Concernant votre troisième question, sur la fiscalité européenne, je crois qu'on ne peut pas être pour un développement des pays du Sud, en particulier de l'Afrique, si on ne fait pas tout pour inciter ceux qui gagnent de l'argent dans nos pays à investir en Afrique. Il y aurait un double langage. Je trouve que la proposition du ministre d'Etat est une excellente proposition. Est-ce qu'elle doit être élargie aux autres pays européens ? Je l'espère. Mais vous savez qu'il n'y a pas de système européen d'harmonisation fiscale, c'est là un souhait des gouvernements des pays de l'Union européenne.

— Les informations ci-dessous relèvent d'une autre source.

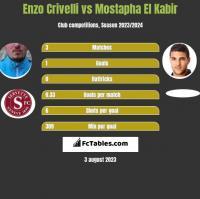 Enzo Crivelli vs Mostapha El Kabir h2h player stats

Q - (A propos de la situation en Somalie et au Darfour)
R - Vous avez totalement raison, ces deux sujets sont en réalité indissociables. Il y a bien sûr la dignité humaine qui me paraît importante. Pourquoi ? Je parlais de micro-crédit tout à l'heure. Je suis frappé par ce qui se passe chez quelqu'un qui gagne moins de deux dollars par jour dès l'instant où il commence à avoir un projet personnel de vie : cela s'appelle retrouver sa dignité. Lorsque la dignité est retrouvée, vous avez moins tendance à suivre les milices ou les bandes illégales pour participer à une guerre civile. J'en suis persuadé. Vous avez raison, tant qu'il n'y a pas de désarmement des milices, tant qu'il n'y a pas de souveraineté des Etats, la difficulté subsiste.
Vous savez que la France est très impliquée dans les opérations de maintien de la paix. Nous sommes très sensibles à cela. Nous sommes très inquiets au sujet des camps de réfugiés du Soudan et du Darfour. Nous pensons qu'avec l'Union africaine, l'Union européenne pourrait s'entendre pour créer une force internationale sous l'égide des Nations unies, comme vous le proposiez. La sécurité, le maintien de la paix, sont probablement la clé de la croissance.
Q - (A propos des difficultés économiques rencontrées par les pays du Sud)
R - Je crois qu'il y a trois facteurs :
Le premier, c'est le facteur financier. J'observe que la plupart des banques, dans le monde, s'intéresse à 20 % de la population mondiale ; des centaines de millions d'euros sont prêtés aux riches. Plus vous êtes riche et plus on vous prête et moins vous êtes riche, plus on hésite à vous prêter.
Le micro-crédit est en train de tout changer. La plupart des grandes banques ont pris conscience de l'avantage de consentir de petits prêts à 80 % de la population mondiale. Cela peut totalement changer les flux financiers dans le monde. Vous allez me dire que c'est idéaliste ; non, c'est le début de quelque chose. Ils étaient 6 millions de petits emprunteurs il y a cinq ans, ils sont 110 millions aujourd'hui. C'est quelque chose qui commence à devenir vraiment important. Je ne parle pas des pays émergents mais des pays vraiment très pauvres. Et quand des pays riches commencent à s'intéresser à ce genre de chose avec leurs moyens financiers, il faut être attentif. 98 % des gens remboursent avec des intérêts importants et c'est un élément majeur.
Le deuxième facteur est le facteur individuel. Obtenir 1 000 dollars de prêt pour tenter sa chance en lançant un petit commerce, c'est passer de l'ombre à la lumière. C'est un facteur individuel et personne ne peut mentir avec cela ; il suffit de comprendre dans vos propres vies respectives et personnelles l'importance de cet espoir.
Enfin, troisième élément majeur, c'est que le micro-crédit est basé sur une micro-irrigation de contacts personnels, de terrain ; et cela, c'est non seulement important pour ce qui est du micro-crédit, mais également pour donner des conseils de prévention sanitaire ou pour faire passer un message à chacun, pas uniquement par la télévision mais à travers quelqu'un qui vient chez vous.